— begin PAGE TEXT —

It’s the first thing that geologist Todd Halihan asks on a sunny spring afternoon at Oklahoma State University in Stillwater: “Did you feel the earthquake? My mother-in-law just called to complain that the house was shaking.”

Halihan’s mother-in-law has been calling a lot lately. Fifteen quakes of magnitude 4 or greater struck in 2014 — packing more than a century’s worth of normal seismic activity for the state into a single year. Oklahoma had twice as many earthquakes last year as California — a seismic hotspot — and researchers are racing to understand why before the next major one strikes.

Whatever they learn will apply to seismic hazards worldwide. Oklahoma’s quakes have been linked to underground wells where oil and gas operations dispose of waste water, but mining, geothermal energy and other underground explorations have triggered earthquakes from South Africa to Switzerland. This week, at a meeting of the Seismological Society of America in Pasadena, California, scientists will discuss how the risk from human-induced quakes differs from that of natural quakes — and how society can prepare for it.

In Oklahoma, the earthquakes have unleashed a frenzy of finger-pointing, with angry residents suing oil and gas companies over damage to their homes. The industry and politicians are locked in fierce debates about whether the quakes are induced, but the unprecedented shaking across central and northern parts of the state matches almost exactly with the activity of water-disposal wells. “There are some who will argue that it is purely natural,” says Halihan. “But by now it’s pretty clear it’s not.”

— end PAGE TEXT —
— begin MATERIAL —

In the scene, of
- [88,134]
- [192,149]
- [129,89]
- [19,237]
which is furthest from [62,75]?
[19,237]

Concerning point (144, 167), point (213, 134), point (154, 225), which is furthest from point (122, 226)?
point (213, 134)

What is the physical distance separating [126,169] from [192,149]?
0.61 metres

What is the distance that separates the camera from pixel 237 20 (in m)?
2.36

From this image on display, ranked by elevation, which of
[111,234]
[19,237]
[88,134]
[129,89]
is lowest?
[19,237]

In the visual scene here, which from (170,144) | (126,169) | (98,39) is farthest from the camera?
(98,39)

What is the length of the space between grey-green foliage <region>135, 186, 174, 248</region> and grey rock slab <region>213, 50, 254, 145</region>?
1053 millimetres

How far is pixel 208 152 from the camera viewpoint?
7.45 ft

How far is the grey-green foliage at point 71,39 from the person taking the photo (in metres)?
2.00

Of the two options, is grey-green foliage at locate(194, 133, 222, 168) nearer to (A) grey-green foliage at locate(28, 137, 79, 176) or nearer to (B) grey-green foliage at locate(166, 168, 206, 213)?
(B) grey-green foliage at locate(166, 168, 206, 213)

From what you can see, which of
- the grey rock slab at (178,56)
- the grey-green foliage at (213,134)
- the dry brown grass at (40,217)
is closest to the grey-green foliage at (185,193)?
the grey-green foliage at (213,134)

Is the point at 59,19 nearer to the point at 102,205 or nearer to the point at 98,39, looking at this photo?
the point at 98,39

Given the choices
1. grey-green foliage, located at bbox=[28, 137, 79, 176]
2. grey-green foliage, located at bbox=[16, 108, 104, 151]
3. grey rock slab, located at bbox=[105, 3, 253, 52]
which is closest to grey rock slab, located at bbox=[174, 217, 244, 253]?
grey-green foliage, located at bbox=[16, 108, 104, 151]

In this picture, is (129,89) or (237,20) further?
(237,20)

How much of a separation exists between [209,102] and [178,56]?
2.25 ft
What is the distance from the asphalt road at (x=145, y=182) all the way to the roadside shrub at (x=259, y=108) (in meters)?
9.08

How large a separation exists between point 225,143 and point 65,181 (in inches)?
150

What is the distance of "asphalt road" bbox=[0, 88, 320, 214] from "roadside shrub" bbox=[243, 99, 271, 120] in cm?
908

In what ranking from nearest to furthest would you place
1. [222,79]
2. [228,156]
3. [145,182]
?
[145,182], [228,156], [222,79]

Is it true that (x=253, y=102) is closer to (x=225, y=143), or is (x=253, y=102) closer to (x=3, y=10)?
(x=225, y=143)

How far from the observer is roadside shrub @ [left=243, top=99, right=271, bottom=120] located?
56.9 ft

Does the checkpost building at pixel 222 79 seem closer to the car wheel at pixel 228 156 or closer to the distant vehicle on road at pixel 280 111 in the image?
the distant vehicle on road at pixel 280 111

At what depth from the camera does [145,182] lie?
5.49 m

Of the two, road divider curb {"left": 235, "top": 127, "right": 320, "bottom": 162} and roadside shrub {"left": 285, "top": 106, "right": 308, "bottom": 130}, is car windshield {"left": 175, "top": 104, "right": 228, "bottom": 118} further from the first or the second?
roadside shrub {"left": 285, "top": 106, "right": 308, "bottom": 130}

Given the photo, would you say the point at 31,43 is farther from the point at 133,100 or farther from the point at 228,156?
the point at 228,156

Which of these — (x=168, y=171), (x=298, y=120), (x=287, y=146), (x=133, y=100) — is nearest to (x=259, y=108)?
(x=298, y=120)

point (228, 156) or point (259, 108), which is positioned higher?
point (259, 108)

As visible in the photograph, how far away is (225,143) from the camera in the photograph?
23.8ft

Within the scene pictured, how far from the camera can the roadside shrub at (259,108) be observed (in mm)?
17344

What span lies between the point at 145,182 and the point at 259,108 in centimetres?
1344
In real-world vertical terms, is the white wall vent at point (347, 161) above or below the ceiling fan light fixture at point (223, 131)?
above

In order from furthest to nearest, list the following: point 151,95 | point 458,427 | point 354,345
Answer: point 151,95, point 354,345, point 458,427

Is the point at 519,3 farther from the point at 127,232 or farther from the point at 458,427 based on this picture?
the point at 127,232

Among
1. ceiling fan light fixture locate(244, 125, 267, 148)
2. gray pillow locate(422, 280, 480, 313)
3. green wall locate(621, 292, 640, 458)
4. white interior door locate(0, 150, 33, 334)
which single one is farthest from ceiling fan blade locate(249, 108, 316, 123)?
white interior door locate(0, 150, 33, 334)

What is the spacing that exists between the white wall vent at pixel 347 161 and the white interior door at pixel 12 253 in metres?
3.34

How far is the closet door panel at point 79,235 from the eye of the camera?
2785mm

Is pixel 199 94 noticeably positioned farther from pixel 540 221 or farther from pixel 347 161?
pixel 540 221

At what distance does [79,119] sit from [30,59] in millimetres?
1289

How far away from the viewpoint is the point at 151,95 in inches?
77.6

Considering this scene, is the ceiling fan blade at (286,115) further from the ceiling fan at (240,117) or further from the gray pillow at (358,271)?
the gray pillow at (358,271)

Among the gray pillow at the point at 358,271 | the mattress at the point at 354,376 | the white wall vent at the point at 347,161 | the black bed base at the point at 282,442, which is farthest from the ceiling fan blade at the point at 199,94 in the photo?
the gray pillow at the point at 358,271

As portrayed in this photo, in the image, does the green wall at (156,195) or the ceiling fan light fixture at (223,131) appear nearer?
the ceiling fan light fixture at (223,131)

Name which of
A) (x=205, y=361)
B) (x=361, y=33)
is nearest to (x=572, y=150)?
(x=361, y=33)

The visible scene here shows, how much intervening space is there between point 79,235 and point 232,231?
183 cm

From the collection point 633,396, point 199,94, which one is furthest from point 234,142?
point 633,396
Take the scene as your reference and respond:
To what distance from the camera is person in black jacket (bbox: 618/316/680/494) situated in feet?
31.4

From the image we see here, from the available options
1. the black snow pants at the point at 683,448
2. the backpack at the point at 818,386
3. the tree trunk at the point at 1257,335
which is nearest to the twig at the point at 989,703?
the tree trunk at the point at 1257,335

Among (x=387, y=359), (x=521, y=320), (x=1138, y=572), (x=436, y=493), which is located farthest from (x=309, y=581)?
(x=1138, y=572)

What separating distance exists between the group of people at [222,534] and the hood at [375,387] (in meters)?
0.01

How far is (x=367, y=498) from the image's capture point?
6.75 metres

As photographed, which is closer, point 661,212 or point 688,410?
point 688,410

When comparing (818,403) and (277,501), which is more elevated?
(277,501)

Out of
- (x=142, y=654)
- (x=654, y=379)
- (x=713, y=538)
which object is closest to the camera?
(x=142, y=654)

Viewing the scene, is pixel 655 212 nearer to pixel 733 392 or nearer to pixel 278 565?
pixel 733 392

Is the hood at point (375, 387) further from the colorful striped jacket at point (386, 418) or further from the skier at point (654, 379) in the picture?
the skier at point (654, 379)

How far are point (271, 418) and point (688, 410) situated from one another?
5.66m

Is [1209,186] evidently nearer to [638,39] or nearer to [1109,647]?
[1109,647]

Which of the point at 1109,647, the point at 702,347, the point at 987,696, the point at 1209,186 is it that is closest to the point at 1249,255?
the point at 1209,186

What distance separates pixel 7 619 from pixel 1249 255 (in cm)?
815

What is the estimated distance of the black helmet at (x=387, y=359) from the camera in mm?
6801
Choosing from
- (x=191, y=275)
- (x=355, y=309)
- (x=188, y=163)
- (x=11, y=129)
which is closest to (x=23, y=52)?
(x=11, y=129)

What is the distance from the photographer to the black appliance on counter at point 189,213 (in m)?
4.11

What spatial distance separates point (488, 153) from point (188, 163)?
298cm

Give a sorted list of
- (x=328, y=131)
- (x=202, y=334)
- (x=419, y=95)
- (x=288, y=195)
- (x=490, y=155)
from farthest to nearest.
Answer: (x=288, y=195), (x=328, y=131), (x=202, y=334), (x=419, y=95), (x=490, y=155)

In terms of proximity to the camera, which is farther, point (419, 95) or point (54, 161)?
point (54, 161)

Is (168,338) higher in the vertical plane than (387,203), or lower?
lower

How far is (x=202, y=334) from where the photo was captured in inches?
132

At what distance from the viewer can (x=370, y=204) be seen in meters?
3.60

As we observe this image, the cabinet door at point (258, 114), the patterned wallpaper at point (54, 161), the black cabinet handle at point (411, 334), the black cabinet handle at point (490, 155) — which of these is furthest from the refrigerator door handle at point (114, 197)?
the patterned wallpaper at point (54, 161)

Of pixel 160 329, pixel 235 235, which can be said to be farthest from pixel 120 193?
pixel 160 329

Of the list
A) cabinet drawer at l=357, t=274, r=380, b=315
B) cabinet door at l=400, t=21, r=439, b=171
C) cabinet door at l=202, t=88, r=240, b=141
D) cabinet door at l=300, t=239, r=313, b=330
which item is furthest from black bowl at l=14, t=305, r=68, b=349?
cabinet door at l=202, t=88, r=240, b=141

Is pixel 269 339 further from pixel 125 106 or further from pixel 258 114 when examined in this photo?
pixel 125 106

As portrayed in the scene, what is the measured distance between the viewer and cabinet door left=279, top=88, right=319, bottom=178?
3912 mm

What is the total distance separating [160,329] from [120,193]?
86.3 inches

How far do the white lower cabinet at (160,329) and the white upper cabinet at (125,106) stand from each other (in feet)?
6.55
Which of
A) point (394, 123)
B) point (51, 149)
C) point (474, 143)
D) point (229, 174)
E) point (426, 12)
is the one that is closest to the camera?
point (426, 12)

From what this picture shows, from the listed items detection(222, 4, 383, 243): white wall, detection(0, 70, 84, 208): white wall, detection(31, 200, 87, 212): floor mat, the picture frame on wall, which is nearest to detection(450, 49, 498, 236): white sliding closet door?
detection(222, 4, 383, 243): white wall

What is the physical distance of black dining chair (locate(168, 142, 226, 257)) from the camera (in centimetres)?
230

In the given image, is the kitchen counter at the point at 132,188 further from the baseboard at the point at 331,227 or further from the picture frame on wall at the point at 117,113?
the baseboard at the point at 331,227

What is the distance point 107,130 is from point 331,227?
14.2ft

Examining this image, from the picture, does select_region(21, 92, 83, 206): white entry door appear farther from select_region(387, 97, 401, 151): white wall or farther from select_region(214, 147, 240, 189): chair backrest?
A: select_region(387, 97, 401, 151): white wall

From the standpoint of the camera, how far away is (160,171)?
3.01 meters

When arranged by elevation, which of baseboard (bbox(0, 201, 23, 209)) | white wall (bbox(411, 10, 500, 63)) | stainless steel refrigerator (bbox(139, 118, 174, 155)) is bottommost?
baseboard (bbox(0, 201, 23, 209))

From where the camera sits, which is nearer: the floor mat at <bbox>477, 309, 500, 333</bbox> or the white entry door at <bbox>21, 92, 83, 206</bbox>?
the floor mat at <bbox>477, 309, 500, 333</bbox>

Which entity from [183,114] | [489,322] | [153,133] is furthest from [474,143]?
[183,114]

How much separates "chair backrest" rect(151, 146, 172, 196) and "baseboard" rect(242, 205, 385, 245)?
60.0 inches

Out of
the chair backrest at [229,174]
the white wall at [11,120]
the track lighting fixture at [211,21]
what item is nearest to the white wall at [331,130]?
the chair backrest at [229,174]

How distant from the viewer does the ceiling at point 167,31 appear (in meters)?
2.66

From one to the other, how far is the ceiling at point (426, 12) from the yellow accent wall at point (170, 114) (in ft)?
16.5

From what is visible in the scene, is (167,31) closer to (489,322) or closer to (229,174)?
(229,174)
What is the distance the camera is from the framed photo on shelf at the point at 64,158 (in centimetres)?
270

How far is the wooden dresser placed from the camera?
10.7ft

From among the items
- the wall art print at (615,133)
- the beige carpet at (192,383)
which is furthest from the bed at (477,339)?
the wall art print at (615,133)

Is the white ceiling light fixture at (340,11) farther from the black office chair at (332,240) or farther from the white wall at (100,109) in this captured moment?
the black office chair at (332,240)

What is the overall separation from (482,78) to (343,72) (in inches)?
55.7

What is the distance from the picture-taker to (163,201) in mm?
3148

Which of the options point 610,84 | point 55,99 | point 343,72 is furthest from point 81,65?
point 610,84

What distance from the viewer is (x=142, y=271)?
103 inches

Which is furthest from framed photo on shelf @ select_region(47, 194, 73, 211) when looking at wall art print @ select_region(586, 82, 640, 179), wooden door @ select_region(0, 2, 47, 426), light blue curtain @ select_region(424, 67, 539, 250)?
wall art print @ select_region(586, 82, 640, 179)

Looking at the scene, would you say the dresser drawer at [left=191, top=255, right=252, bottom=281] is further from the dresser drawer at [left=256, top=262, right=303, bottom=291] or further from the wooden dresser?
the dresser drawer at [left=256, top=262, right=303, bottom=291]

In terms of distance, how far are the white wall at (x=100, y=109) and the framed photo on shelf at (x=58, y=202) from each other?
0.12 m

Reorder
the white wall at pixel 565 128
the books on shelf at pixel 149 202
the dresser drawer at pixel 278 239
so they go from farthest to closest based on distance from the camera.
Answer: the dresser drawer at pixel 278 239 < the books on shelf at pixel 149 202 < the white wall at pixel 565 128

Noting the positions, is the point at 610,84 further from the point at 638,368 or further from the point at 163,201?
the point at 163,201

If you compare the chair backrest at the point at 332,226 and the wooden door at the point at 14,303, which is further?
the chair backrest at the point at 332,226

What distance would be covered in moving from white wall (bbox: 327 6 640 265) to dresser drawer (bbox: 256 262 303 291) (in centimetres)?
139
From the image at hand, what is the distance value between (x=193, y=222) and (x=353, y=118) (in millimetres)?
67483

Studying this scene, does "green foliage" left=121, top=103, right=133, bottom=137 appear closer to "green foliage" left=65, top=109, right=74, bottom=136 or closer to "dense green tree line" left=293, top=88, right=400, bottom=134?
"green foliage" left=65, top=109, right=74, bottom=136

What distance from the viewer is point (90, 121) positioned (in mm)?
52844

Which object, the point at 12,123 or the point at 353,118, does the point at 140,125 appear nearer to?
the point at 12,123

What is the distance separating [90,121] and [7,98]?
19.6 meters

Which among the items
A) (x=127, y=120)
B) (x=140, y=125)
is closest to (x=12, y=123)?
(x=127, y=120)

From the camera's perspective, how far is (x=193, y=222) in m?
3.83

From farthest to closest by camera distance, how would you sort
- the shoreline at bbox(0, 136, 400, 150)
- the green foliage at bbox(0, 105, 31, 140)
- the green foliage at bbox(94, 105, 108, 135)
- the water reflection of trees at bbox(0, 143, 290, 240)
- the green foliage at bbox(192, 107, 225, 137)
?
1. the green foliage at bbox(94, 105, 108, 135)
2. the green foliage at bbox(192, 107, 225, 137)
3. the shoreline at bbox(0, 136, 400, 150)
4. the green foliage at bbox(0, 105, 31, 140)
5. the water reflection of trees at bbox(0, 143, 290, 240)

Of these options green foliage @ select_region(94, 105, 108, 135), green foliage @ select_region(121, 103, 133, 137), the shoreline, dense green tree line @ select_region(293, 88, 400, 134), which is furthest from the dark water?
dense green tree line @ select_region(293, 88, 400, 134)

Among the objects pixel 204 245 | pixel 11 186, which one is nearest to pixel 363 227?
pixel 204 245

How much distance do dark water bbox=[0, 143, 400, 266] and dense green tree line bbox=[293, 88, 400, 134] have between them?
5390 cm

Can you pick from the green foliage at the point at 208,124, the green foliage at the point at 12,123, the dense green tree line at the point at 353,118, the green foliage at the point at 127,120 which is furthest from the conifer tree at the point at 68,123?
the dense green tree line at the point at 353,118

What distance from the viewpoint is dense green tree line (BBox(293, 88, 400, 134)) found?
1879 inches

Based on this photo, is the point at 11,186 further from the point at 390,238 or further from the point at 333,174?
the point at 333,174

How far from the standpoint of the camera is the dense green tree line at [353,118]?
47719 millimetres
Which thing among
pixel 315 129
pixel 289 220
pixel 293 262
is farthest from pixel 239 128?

— end MATERIAL —

◆ REQUESTS
a) In the Oklahoma earthquake text, how many quakes of magnitude 4 or greater struck the state in 2014?
b) Please resume the Oklahoma earthquake text, starting right after its final sentence.
The records have no connection to the Oklahoma earthquake text.

◆ RESPONSE LIST
a) Fifteen.

b)
Companies drill into the ground to extract oil and gas mixed with salt water, essentially the brine from a long-fossilized sea. They separate out the fuels and then inject the salt water into deep disposal wells (there are more than 4,600 in Oklahoma). State regulations require that the salt water be disposed of in rock layers below those that hold drinking water (see ‘Shaky ground’).

Stress fracture

Much of the liquid ends up in a rock formation called the Arbuckle, which underlies much of Oklahoma and is known for its ability to absorb huge volumes of water. But in many places the Arbuckle rests on brittle, ancient basement rocks, which can fracture along major faults under stress. “The deeper you inject, the more likely it is that the injected brine is going to make its way into a seismogenic fault zone, prone to producing earthquakes,” says Arthur McGarr, who leads research on induced quakes at the US Geological Survey (USGS) in Menlo Park, California.

Oil and gas companies operate disposal wells across the central United States, and although Oklahoma stands out for the sheer volume of waste water, other states may be getting triggered earthquakes. A report in Nature Communications1 this week, for example, links brine injection to a series of quakes that began in November 2013 near Azle, Texas.

The basic physics of the process has been understood since the 1970s, when scientists from the USGS pumped water down a well in Rangely, Colorado, and recorded how earthquake activity rose and petered out as they varied the amount of fluid2. The question now is which faults are likely to rupture in Oklahoma, and how large an earthquake they might produce.

Whether a fault breaks in an earthquake depends on how it sits in relation to the stresses that compress Earth’s crust. The movement of tectonic plates is squeezing Oklahoma from east to west, so most of the earthquakes are happening along faults oriented northwest to southeast, or northeast to southwest. Other faults are less likely to rupture, says McGarr.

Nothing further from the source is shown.